En la Celebración de la Palabra, en el aeropuerto mismo, el Papa nos recordó en su homilía el valor de la libertad cristiana:
“Más allá de las iniciativas concretas que habéis de promover y que son de vuestra competencia, el Papa quiere recordaros –muy en consonancia con vuestra misma experiencia histórica las palabras del Salmista que hemos rezado, meditándolas, hace pocos momentos, y que nos llevan a poner la mirada y la esperanza en Dios:
“Si el Señor no construye la casa, / en vano se cansan los que la edifican; / si el Señor no guarda la ciudad, / en vano vigilan los centinelas” (Sal 127 [126], 1).
Argentinas y argentinos, comportaos de acuerdo con la “libertad con que nos liberó Cristo” (Ga 5, 1), que proporciona el sentido, la medida y la consistencia a cualquiera otra forma de libertad y de dignidad humanas, y amaréis así a vuestra patria y la serviréis con generosa entrega.
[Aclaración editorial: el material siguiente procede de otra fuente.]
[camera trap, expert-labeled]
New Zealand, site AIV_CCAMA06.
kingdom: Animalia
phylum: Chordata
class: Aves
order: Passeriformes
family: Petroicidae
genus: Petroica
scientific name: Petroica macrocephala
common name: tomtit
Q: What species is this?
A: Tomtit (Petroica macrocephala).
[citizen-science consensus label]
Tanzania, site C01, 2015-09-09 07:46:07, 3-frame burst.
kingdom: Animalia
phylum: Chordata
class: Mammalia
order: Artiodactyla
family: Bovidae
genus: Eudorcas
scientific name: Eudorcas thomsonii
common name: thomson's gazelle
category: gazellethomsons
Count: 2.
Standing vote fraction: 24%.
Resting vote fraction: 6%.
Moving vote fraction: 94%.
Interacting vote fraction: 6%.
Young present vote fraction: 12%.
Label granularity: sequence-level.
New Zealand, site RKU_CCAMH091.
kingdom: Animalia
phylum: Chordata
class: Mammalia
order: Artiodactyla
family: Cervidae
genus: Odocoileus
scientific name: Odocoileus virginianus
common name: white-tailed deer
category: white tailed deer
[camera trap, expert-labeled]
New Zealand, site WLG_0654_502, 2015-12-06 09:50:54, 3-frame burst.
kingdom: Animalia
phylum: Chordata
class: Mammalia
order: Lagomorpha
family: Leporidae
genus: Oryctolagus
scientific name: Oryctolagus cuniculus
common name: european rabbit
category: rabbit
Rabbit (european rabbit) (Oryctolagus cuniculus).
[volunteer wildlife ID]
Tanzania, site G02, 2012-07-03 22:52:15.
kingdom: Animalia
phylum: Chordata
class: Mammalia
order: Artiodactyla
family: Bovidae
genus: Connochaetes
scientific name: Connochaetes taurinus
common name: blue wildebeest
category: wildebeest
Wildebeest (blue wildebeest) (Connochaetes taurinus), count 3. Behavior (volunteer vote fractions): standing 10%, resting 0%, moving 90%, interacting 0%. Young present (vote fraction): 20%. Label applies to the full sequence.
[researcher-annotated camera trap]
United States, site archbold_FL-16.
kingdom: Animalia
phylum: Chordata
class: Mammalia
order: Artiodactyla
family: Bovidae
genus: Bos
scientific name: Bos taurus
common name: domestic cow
6. La libertad que nos ha dado Cristo, nos libra, como nos enseña San Pablo, de la esclavitud de los “elementos del mundo” (Ibíd., 4, 3); es decir, de la errónea elección del hombre que le lleva a servir y hacerse esclavo de “los que por naturaleza no son dioses”: (Ibíd., 4, 8) el egoísmo, la envidia, la sensualidad, la injusticia y el pecado en cualquiera de sus manifestaciones.
La libertad cristiana nos lleva a honrar a Dios Padre siguiendo el ejemplo de Cristo, el Hijo unigénito, que siendo “igual a Dios”, se hizo “semejante a los hombres; y en su condición de hombre, se humilló a Sí mismo haciéndose obediente hasta la muerte, y muerte de cruz” (Flp 2, 6-8). El Salvador nos redimió obedeciendo al Padre por amor, y “fue escuchado por su piedad” (Hb 5, 7), Jesús llevó a cabo el designio salvífico del Padre movido por el Espíritu Santo. Y ese mismo Espíritu, que envió Dios a nuestros corazones, clama “Abba!” (cf. Ga 4, 6). Esta palabra “Abba” era el nombre familiar con el que un niño se dirigía a su padre en lengua hebrea; una palabra fonéticamente muy parecida a la que vosotros soléis emplear, y con la que incluso os dirigís a Dios Padre, llamándole Tata Dios, con tanta veneración y confianza.”
Terminada la Santa Misa el avión del Papa partió hacia Salta - el tercer aeropuerto de un día caluroso y agitado.